What the Take It Down Act actually requires
The Take It Down Act creates a straightforward mandate for online platforms. When a person requests the removal of non-consensual intimate images, the platform must comply. It must also take steps to prevent those same images from being re-uploaded.
The recipients of the FTC’s letters span a wide range of the tech ecosystem. Amazon, Alphabet, and Apple are the marquee names, but the list also includes Automattic (the company behind WordPress), dating platforms Bumble and Match Group, and the gaming-adjacent chat platform Discord.
The FTC’s playbook: letters before lawsuits
The FTC has a well-established pattern of using warning letters as a first step, giving companies a window to correct course before enforcement actions escalate. Historically, these letters have prompted quick corrections without the need for litigation. The agency has deployed similar tactics against Amazon and Walmart in the past, and in most cases, companies quietly adjusted their practices rather than testing the FTC’s patience in court.
A broader pattern of Big Tech scrutiny
These letters are part of a multi-year escalation of regulatory pressure on major technology companies that has been building since at least 2019.
In 2020, the agency enforced transparency requirements around unreported acquisitions, demanding that major platforms disclose deals they had previously kept quiet. Antitrust investigations into Amazon, Alphabet, and Apple have covered everything from marketplace practices to app store policies to search dominance.

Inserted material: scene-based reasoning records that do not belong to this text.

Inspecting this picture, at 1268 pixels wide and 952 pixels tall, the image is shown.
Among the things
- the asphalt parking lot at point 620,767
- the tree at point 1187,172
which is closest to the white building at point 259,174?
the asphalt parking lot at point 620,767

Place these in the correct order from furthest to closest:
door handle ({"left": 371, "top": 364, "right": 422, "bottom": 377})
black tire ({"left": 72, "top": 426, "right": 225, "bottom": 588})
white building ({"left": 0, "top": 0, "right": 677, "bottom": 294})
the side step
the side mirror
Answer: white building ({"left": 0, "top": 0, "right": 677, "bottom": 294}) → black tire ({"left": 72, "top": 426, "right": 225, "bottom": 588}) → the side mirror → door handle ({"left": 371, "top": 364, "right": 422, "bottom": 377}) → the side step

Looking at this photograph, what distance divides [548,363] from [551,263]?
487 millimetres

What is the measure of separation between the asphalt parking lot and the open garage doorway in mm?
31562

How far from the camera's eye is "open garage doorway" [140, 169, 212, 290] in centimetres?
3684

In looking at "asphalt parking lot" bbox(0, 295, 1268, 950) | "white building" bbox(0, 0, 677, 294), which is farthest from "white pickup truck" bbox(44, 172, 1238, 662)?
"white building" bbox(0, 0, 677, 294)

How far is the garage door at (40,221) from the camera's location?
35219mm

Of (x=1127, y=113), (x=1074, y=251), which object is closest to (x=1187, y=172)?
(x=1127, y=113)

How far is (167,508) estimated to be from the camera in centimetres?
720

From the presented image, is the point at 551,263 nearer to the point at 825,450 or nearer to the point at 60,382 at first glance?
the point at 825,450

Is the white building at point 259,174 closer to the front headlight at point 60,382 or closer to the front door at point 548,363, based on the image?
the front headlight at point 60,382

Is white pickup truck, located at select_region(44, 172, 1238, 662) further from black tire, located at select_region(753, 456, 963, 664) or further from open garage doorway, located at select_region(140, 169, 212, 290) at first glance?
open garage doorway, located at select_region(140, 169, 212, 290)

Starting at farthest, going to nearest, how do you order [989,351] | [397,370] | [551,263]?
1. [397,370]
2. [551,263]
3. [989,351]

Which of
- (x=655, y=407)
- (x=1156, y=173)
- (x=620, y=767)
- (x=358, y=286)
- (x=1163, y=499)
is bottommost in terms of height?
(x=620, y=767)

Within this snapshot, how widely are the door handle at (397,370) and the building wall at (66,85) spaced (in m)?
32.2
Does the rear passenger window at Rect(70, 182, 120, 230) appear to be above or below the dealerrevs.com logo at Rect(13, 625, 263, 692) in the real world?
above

None of the companies named in the FTC’s letters have seen notable stock declines tied to the announcement. That’s a sharp contrast to past antitrust actions, where even the announcement of an investigation could shave percentage points off a company’s market cap.
The companies most exposed aren’t necessarily the largest ones. Amazon, Alphabet, and Apple have the resources and legal teams to adapt quickly. Smaller recipients like Bumble, Discord, and Automattic may face proportionally higher costs in building the technical systems needed to detect and block re-uploads.